#### SELECTION ####

Origin, Genre, and Themes

The Debate of the Carpenter’s Tools, of unknown date and authorship, survives only in Ash­mole 61 and is unique in many other respects as well. The poem’s list of tools pro­vides a major source for the understanding of medieval English carpentry; many of these names are unat­tested elsewhere or only dimly recognizable from medieval glossaries and docu­ments. But the literary form is as idiosyncratic as the vocabulary is valuable. Though Mid­dle English and continental medieval literature feature a great many debate poems, no other surviving text reproduces the odd configuration of this one.

Like The Carpenter’s Tools, some of these other debate poems involve inanimate parti­cipants, such as The Debate between Water and Wine. But in this tradition, the objects debate their own merits as refreshment, whereas the carpenter’s tools discuss their master’s ability and willing­ness to make a living. The raucous spirit of the debate, including the insults hurled back and forth between the tools and the many other insults directed at their master, resembles two of the most famous examples of Middle English debate poetry, The Owl and the Night­ingale and the final section of Chaucer’s Parliament of Fowles. But both of these vigorous debates are concerned with love, the favorite subject of debate poetry, and thus gain some of their comic effect from the divergence between the churlishness of the debate and the loftiness of the subject. In The Debate of the Carpenter’s Tools the parti­cipants and the subject are equally humble; we do not expect genteel courtesy or crafty rhetoric from a crow­bar, and we do not get either.

The debate, like many others in the Middle English tradition, has no clearly-deter­mined winning side, but it certainly produces a loser. Despite the spirited defense of his industri­ous­ness taken up by many of the tools, the carpenter’s drunken shiftlessness seems well-established by the end of the poem. The narrator recognizes as much when he closes with a direct address to carpenters, begging that they not take offense, but merely mend their ways and remember the shame they have already done to him. These curious lines have prompted the one modern editor, Edward Wilson, to suggest that it was written for a feast of a carpenters’ craft guild.1 Wilson sees the narrator as someone whose past efforts to entertain have not been fully paid for, and certainly the history of craft guilds and their feasts lends plausibility to this speculation.

####

AIM 1: Name every poem title that appears in the passage on the carpenter's debate.

#### RECORDS FOR THIS EXERCISE ####

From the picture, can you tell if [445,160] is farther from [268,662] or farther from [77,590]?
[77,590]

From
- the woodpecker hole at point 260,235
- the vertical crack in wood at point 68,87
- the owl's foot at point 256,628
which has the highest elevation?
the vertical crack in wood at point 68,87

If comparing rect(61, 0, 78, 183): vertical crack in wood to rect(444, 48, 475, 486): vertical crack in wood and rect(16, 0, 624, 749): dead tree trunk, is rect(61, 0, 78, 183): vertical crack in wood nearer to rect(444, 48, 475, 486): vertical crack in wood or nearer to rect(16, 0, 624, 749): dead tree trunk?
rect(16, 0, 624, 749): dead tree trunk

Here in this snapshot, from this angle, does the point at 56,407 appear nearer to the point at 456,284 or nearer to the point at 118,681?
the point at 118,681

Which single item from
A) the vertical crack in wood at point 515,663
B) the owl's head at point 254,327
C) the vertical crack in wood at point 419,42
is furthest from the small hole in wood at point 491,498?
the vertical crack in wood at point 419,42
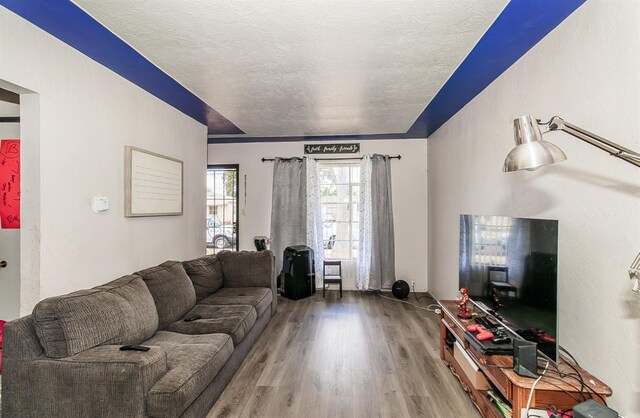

####

AIM 2: Format the stretch of the records from the line containing "Which single item from" through the end of the records as a JSON list of strings, one string per line. Leave the picture out.

WORKED SOLUTION 1:
The Debate of the Carpenter's Tools
The Debate between Water and Wine
The Owl and the Nightingale
Parliament of Fowles

WORKED SOLUTION 2:
[
  "Which single item from",
  "A) the vertical crack in wood at point 515,663",
  "B) the owl's head at point 254,327",
  "C) the vertical crack in wood at point 419,42",
  "is furthest from the small hole in wood at point 491,498?",
  "the vertical crack in wood at point 419,42"
]